Your problem lies in this line:
bounds = [abs(round(float(solve(lowerProfile)[0]),5)),
abs(round(float(solve(upperProfile)[0]),5))]
Specifically this part:
abs(round(float(solve(upperProfile)[0]),5))
Here the solve() function returns complex solutions in a list.
See this:
[1.5707963267949 - 1.04696791500319*I, 1.5707963267949 + 1.04696791500319*I]
So, when you pick the 0 index it will be a complex result like this one:
1.5707963267949 - 1.04696791500319*I
So, you are trying to cast float() to this solution which results in error.
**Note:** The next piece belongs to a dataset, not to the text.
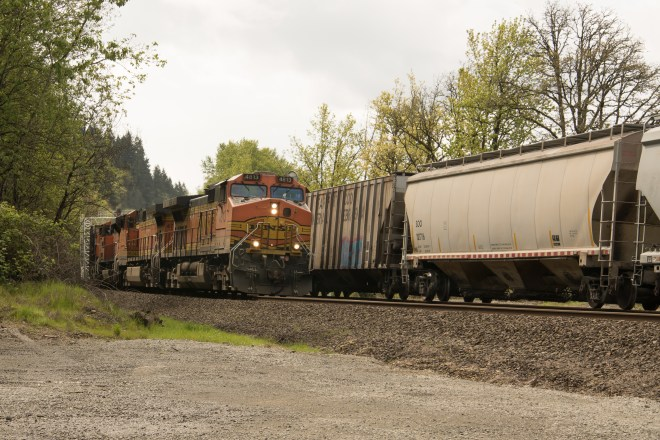 BNSF gaining ground on a slower, lower priority UP freight. Both are headed north at the Ridgefield National Wildlife Refuge north of Vancouver, WA
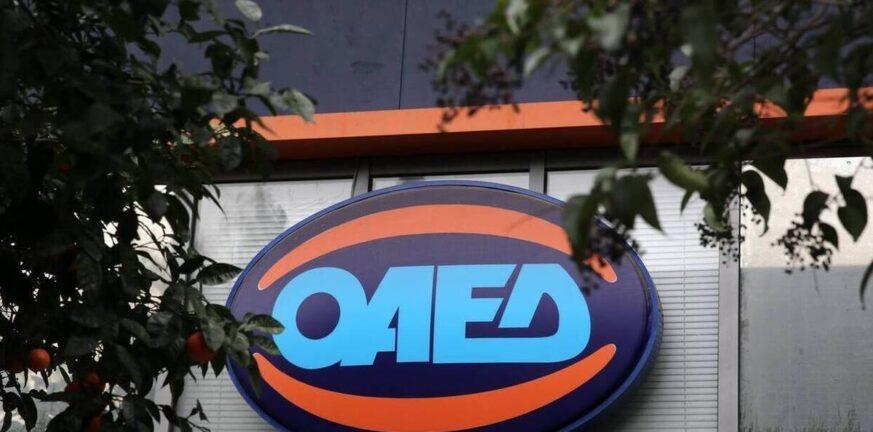 ΟΑΕΔ: Ποιοι φοιτητές μπορούν να πάρουν επίδομα 29 ευρώ την μέρα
Instead you can remove the bounds for solutions having complex results by using try-except block like this:
try:
bounds = [abs(round(float(solve(lowerProfile)[0]),5)),
abs(round(float(solve(upperProfile)[0]),5))]
lowerBound = np.amin(bounds)
upperBound = np.amax(bounds)
except:
print("The solutions are complex. Cant find a result")
Also import like this:
from vpython import *
from scipy.optimize import fsolve
import math
import numpy as np
import sympy as sp
from sympy import *
import matplotlib.pyplot as plt
In an ipython session, with the most relevant imports:
In [1]: import numpy as np
...: import sympy as sp
...: from sympy import Eq, Symbol, solve
Modify your function to return the bounds as well.
In [2]: def refIndexSize(medium):
...:
...: def refractiveProfile(y):
...: return eval(medium, {'y': y, 'np': np})
...:
...: lowerProfile = Eq(eval(medium), 1)
...: upperProfile = Eq(eval(medium), 1.6)
...: bounds = [abs(round(float(solve(lowerProfile)[0]),5)),
...: abs(round(float(solve(upperProfile)[0]),5))]
...: lowerBound = np.amin(bounds)
...: upperBound = np.amax(bounds)
...:
...: return lowerProfile, bounds
...:
Define the symbol, and call the function with a string. In the interactive session I don't need to go through the input complications.
In [3]: y = sp.Symbol('y')
y**2 gives the bounds that you claim in a comment:
In [4]: refIndexSize("y**(2)")
Out[4]: (Eq(y**2, 1), [1.0, 1.26491])
Errors due to sin definition
Using a sin expression gives a NameError. sin hasn't been imported or defined.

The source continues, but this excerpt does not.